La tempête Xynthia, survenue en 2010 sur la façade ouest Atlantique, fut un évènement pivot pour l’appréhension collective des risques côtiers. Au lendemain de la catastrophe, le bilan humain et matériel (53 morts, 2,5 milliards d’euros de dégâts) suscite un véritable choc. Sur décision de l’État, les quartiers les plus touchés sont démolis. Mais au-delà de ce geste fort, la catastrophe a aussi entraîné un profond bouleversement des pratiques de l’aménagement en milieu côtier face aux risques naturels – principalement érosion, submersion et inondation – et au changement climatique. L’aménagement du territoire, mis en cause dans l’émergence des risques, devient paradoxalement une piste essentielle pour la résilience des littoraux.
Formidable outil intégrateur, le projet urbain permet d’allier gestion des risques et amélioration du cadre de vie. Il contribue à lever plusieurs obstacles : les limites administratives, les frontières entre les disciplines, mais aussi la hiérarchie des statuts en fédérant citoyens, chercheurs, experts et élus. Dans ce contexte, l’appel à projets s’est peu à peu imposé comme un outil d’innovation incontournable dans les territoires. Mais par sa sélectivité, n’est-il pas aussi révélateur de lacunes en termes de planification stratégique de l’adaptation, sur fond d’affaiblissement financier de la puissance publique ?
La multiplication des appels à projets
Depuis 2010, une quinzaine d’appels à projets ont été initiés sur le littoral, abordant pour partie, l’enjeu de la résilience des aménagements. Généralement menées au niveau national ou régional, ces initiatives ont permis de soutenir des centaines de projets. Cette tendance témoigne d’un regain d’intérêt pour l’expérimentation locale comme moyen d’améliorer le cadre opérationnel. L’appel à projets concernant la relocalisation des activités et des biens, conduit en 2013–2017 par le ministère de l’Écologie sur cinq territoires, en est une illustration. Mais l’efficacité de telles approches doit être interrogée : si elles permettent de phosphorer, elles gagneraient aussi à s’inscrire dans des protocoles expérimentaux plus rigoureux et des logiques partenariales plus claires.

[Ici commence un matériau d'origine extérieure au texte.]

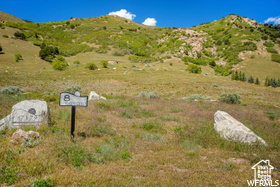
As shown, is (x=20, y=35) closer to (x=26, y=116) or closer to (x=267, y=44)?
(x=26, y=116)

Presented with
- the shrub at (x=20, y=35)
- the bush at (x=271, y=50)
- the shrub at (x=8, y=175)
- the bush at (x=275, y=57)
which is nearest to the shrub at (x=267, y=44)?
the bush at (x=271, y=50)

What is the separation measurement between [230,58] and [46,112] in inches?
3288

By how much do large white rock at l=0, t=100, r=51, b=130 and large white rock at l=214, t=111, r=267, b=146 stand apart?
320 inches

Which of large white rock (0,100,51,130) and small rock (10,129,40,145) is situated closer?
Result: small rock (10,129,40,145)

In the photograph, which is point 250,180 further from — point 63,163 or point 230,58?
point 230,58

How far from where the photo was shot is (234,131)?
6211 mm

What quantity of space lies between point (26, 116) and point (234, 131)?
9.00m

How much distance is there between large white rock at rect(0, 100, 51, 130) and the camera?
5.75 meters

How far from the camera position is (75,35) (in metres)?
86.3

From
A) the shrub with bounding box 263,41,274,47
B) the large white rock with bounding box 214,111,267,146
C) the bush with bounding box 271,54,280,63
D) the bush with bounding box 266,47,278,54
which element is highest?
the shrub with bounding box 263,41,274,47

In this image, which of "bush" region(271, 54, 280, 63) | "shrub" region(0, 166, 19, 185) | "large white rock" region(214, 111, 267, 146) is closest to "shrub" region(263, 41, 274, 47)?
"bush" region(271, 54, 280, 63)

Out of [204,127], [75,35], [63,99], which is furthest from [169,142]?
[75,35]

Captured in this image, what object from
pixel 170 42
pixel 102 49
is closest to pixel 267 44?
pixel 170 42

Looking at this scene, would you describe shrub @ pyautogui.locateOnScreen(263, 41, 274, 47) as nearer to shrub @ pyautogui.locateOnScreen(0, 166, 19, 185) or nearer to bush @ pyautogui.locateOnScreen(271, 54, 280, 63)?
bush @ pyautogui.locateOnScreen(271, 54, 280, 63)
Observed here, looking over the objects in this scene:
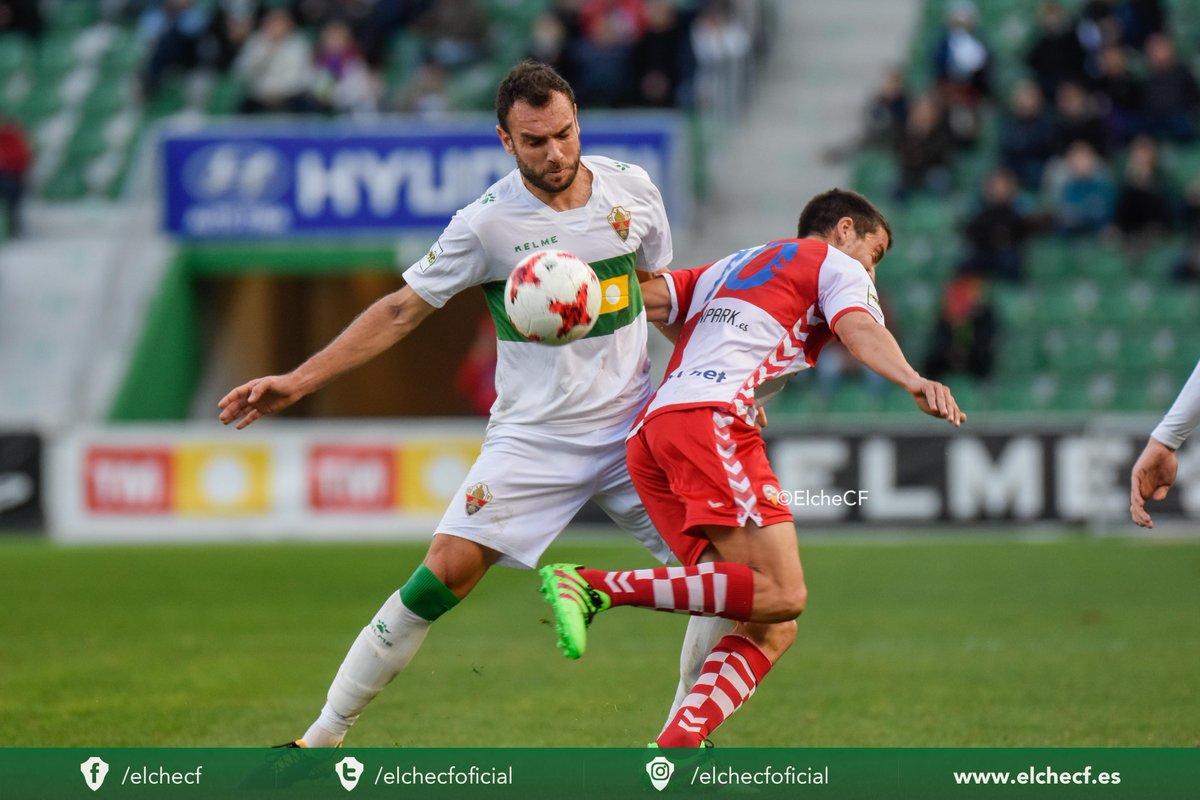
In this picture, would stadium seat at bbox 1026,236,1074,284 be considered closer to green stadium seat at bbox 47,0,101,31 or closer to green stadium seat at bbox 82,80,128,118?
green stadium seat at bbox 82,80,128,118

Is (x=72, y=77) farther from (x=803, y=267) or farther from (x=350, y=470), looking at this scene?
(x=803, y=267)

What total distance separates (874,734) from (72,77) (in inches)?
741

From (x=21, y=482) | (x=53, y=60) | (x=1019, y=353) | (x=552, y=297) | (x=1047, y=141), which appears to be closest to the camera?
(x=552, y=297)

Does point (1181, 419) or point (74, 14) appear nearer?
point (1181, 419)

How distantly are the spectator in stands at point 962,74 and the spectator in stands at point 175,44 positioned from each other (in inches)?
351

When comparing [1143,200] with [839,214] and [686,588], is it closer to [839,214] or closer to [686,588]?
[839,214]

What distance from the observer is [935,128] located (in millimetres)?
18672

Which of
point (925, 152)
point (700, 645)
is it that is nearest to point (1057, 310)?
point (925, 152)

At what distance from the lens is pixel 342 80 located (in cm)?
2047

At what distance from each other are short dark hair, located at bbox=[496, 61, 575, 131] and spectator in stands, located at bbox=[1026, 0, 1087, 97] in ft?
46.1

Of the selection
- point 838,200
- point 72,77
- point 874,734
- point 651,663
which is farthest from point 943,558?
point 72,77

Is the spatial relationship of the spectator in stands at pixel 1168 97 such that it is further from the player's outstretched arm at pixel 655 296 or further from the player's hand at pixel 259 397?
the player's hand at pixel 259 397

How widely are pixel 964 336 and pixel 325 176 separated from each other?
21.9ft

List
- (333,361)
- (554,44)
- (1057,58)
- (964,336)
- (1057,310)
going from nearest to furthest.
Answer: (333,361), (964,336), (1057,310), (1057,58), (554,44)
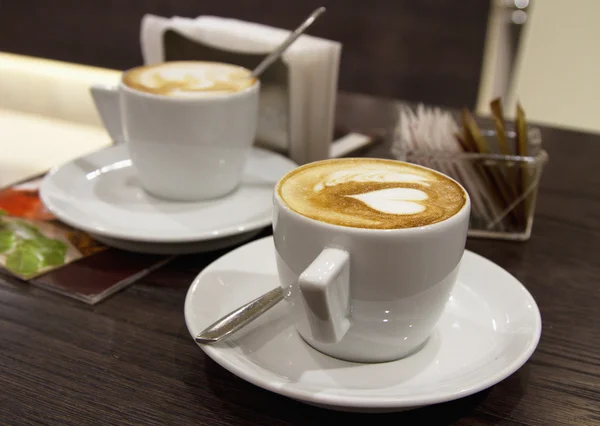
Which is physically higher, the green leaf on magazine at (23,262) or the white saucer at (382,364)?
the white saucer at (382,364)

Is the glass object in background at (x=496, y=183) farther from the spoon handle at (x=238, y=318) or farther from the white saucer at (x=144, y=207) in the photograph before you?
the spoon handle at (x=238, y=318)

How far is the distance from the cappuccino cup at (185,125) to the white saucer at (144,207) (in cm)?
3

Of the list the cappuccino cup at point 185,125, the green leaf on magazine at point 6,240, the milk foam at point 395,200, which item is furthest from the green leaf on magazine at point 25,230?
the milk foam at point 395,200

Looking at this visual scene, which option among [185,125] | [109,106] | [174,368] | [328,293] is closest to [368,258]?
[328,293]

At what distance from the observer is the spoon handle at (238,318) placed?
0.45 meters

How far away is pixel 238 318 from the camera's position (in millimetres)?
470

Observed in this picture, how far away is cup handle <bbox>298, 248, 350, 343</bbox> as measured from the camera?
38 centimetres

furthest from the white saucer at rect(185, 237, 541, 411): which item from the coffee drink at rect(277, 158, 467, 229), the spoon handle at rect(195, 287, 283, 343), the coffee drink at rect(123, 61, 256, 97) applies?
the coffee drink at rect(123, 61, 256, 97)

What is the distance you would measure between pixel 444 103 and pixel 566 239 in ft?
5.07

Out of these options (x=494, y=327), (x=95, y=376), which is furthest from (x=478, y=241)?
(x=95, y=376)

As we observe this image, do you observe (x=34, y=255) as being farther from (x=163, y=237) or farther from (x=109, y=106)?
(x=109, y=106)

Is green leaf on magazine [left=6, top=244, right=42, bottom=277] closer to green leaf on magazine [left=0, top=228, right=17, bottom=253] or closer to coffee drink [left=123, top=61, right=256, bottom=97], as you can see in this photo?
green leaf on magazine [left=0, top=228, right=17, bottom=253]

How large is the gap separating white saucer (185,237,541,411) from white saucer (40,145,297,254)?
0.29 feet

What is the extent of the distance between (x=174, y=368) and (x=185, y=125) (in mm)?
320
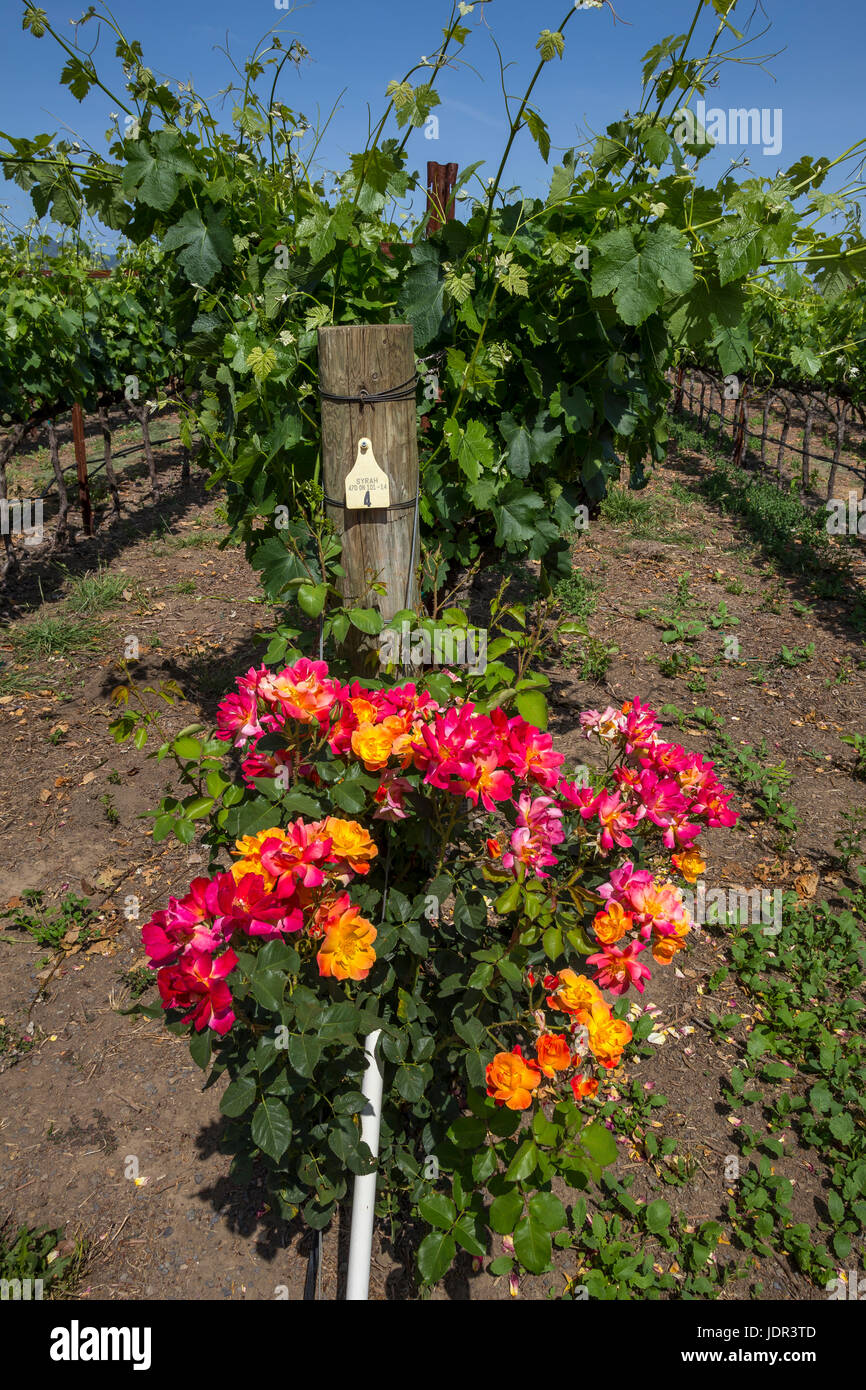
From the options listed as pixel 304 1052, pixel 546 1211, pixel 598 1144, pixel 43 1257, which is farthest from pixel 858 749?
pixel 43 1257

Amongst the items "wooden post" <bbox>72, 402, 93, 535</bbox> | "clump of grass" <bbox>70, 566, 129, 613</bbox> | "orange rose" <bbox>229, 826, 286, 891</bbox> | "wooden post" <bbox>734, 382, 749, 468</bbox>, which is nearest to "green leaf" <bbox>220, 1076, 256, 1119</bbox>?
"orange rose" <bbox>229, 826, 286, 891</bbox>

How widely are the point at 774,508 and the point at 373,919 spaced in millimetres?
7743

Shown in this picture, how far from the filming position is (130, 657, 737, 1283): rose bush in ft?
4.39

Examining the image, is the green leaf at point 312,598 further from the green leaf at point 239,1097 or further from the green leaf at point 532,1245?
the green leaf at point 532,1245

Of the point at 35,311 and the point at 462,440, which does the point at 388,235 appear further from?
the point at 35,311

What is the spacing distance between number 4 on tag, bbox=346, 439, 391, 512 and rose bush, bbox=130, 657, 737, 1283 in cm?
58

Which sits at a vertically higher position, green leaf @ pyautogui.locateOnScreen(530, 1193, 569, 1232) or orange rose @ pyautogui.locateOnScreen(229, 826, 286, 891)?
orange rose @ pyautogui.locateOnScreen(229, 826, 286, 891)

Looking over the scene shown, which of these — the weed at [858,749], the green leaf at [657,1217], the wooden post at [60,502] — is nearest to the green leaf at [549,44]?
the green leaf at [657,1217]

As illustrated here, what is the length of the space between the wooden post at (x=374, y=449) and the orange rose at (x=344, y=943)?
89 cm

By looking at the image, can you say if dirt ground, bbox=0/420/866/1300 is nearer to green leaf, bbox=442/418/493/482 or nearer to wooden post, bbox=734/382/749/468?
green leaf, bbox=442/418/493/482

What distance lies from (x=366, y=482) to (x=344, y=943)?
3.87ft

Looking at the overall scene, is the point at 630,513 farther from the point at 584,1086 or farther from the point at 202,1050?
the point at 202,1050

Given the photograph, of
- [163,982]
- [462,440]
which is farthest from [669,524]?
[163,982]

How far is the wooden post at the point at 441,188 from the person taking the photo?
2.68m
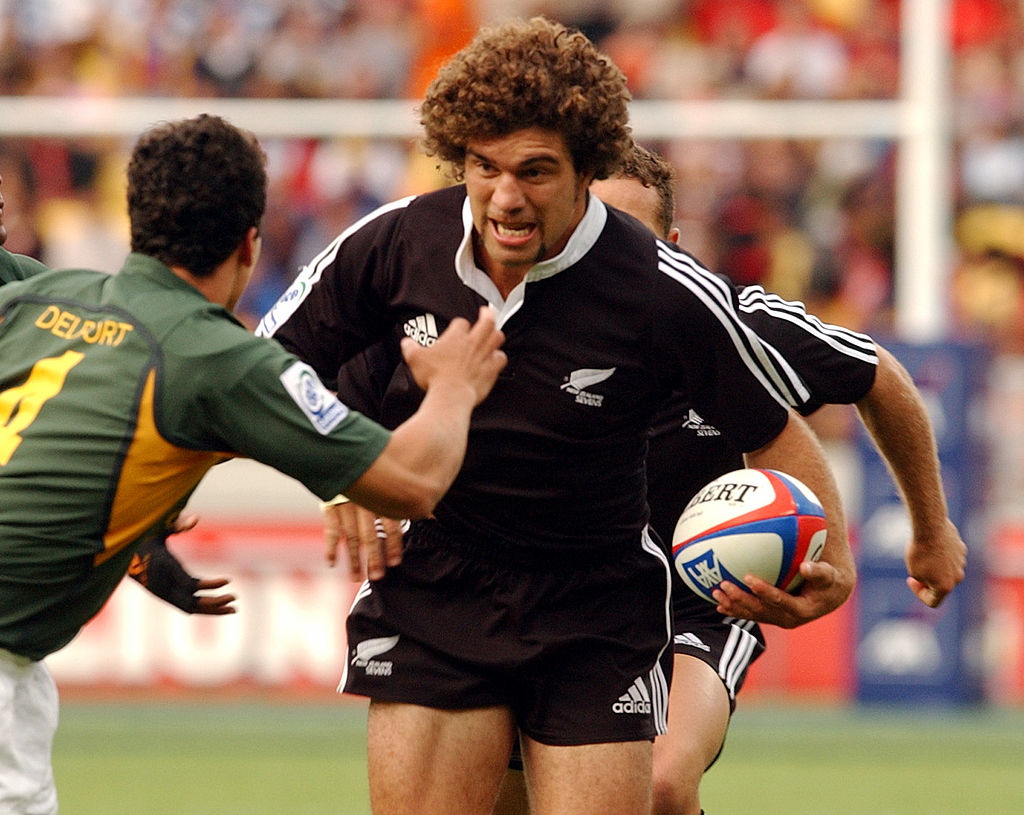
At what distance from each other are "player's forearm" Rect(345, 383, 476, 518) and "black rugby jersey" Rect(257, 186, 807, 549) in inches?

Le débat public post-Xynthia, nourri par ces démarches expérimentales, a permis de multiples avancées : la gestion coordonnée des ouvrages côtiers (lois MAPTAM de 2014 et NOTRe de 2015), l’assouplissement conditionnel de la loi littoral pour l’adaptation au recul du trait de côte (loi ELAN de 2018), ou encore la cartographie obligatoire des zones exposées à l’érosion dans certaines communes (loi climat et résilience de 2021). La mise en cohérence des documents d’urbanisme et des dispositifs de prévention des risques s’est améliorée.
Toutefois, la portée de ces avancées est à relativiser. L’adaptation au changement climatique semble trop lente face aux évolutions en cours, avec un avancement hétérogène des territoires. Le traitement différencié de l’érosion et de la submersion est source d’interrogations, tout comme les modalités d’application de la loi climat et résilience. Enfin, la recomposition des territoires côtiers demeure un sujet sensible, ce qui limite son opérationnalisation.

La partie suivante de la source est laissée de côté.